Effects of MDL 28,133A, a 5-HT2 receptor antagonist, on platelet aggregation and coronary thrombosis in dogs.

We wished to characterize MDL 28,133A (1-(4-fluorophenyl)-2-[4-[(4-methanesulfonamidophenyl)carbonyl]-1- piperidinyl-ethanone HCl), a potent 5-HT2 receptor antagonist, on platelet aggregation and platelet thrombosis and determined its effect on thrombolysis with streptokinase (SK) in dogs with coronary thrombosis. MDL 28,133A and ritanserin, 0.3-1 microM, competitively inhibited 5-HT-induced platelet aggregation in dog platelet-rich plasma (PRP) in vitro. The pA2 values and slopes were 6.29 +/- 0.09, -0.96 +/- 0.14, and 6.58 +/- 0.09, =1.64 +/- 0.34 for MDL 28,133A and ritanserin, respectively, suggesting that both agents are similar in potency to 5-HT2 receptor antagonists. MDL 28,133A (0.01 mg/kg, p.o.) produced inhibition of arachidonic acid-induced platelet aggregation in whole blood from conscious dogs ex vivo for > or = 2 h, indicating oral bioavailability. The magnitude and duration of the effect of MDL 28,133A on platelet aggregation in whole blood was similar to that of ketanserin (2.5 mg/kg, p.o.). MDL 28,133A (0.001-0.03 mg/kg, i.v.) completely abolished cyclic flow reductions (CFRs) in stenosed and partially deendothelialized left anterior descending coronary arteries of anesthetized dogs for at least 120 min without affecting systemic blood pressure (BP) and heart rate, thus indicating that MDL 28,133A is a potent antithrombotic agent.
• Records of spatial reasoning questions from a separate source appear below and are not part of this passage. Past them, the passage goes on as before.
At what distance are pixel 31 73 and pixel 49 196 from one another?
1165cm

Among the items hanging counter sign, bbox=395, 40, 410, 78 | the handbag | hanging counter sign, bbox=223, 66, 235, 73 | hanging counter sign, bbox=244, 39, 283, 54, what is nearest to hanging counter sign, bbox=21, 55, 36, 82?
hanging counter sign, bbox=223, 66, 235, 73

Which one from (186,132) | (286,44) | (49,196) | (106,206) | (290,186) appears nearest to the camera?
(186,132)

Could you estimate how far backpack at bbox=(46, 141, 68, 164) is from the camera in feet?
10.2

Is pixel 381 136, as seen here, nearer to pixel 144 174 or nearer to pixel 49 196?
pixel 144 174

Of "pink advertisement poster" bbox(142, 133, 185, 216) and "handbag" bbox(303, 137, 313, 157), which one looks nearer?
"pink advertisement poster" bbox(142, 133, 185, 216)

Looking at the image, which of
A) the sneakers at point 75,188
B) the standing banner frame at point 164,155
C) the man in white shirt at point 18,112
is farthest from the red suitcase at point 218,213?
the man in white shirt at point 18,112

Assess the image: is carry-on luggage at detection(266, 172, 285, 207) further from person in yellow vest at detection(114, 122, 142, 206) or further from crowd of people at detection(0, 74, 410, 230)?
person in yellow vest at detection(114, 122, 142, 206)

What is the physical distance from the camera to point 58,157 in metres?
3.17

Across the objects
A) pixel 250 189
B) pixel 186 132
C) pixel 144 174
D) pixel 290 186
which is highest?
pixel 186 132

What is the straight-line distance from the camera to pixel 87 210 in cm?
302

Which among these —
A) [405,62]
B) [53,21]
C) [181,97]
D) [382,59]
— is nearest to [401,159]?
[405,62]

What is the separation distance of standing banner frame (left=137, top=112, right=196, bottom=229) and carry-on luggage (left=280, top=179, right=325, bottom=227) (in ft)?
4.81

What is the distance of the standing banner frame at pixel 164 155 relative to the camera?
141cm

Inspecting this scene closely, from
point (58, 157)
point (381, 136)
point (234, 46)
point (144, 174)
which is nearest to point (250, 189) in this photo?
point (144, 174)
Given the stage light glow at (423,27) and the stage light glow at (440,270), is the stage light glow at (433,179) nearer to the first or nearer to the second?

Ketanserin (0.5 mg/kg, i.v.) also abolished CFRs, but produced a significant decrease in systemic BP as well. MDL 28,133A (0.001 mg/kg, i.v.) shortened time to reperfusion (15 +/- 1 vs. 36 +/- 8 min), prolonged time to reocclusion (112 +/- 6 vs. 85 +/- 6 min), and increased total volume reflow (20 +/- 2 vs. 10 +/- 2%) in dogs with coronary artery thrombosis undergoing thrombolysis with SK (1,000 U/min, i.a.). Reocclusion rate was not affected by MDL 28,133A (4 of 5 vs. 4 of 6). Treatment with heparin (150 U/kg, i.v. every hour for 2 h) alone or in combination with MDL 28,133A did not improve time to reperfusion but enhanced total volume reflow and prevented reocclusion. MDL 28,133A is a potent 5-HT2 receptor antagonist that inhibits platelet thrombosis and facilitates thrombolysis in vivo. The impeding effect of MDL 28,133A in coronary thrombosis and the lack of hemodynamic effects suggests that MDL 28,133A may be of benefit in treatment of hyperthrombotic conditions without having hemodynamic side effects.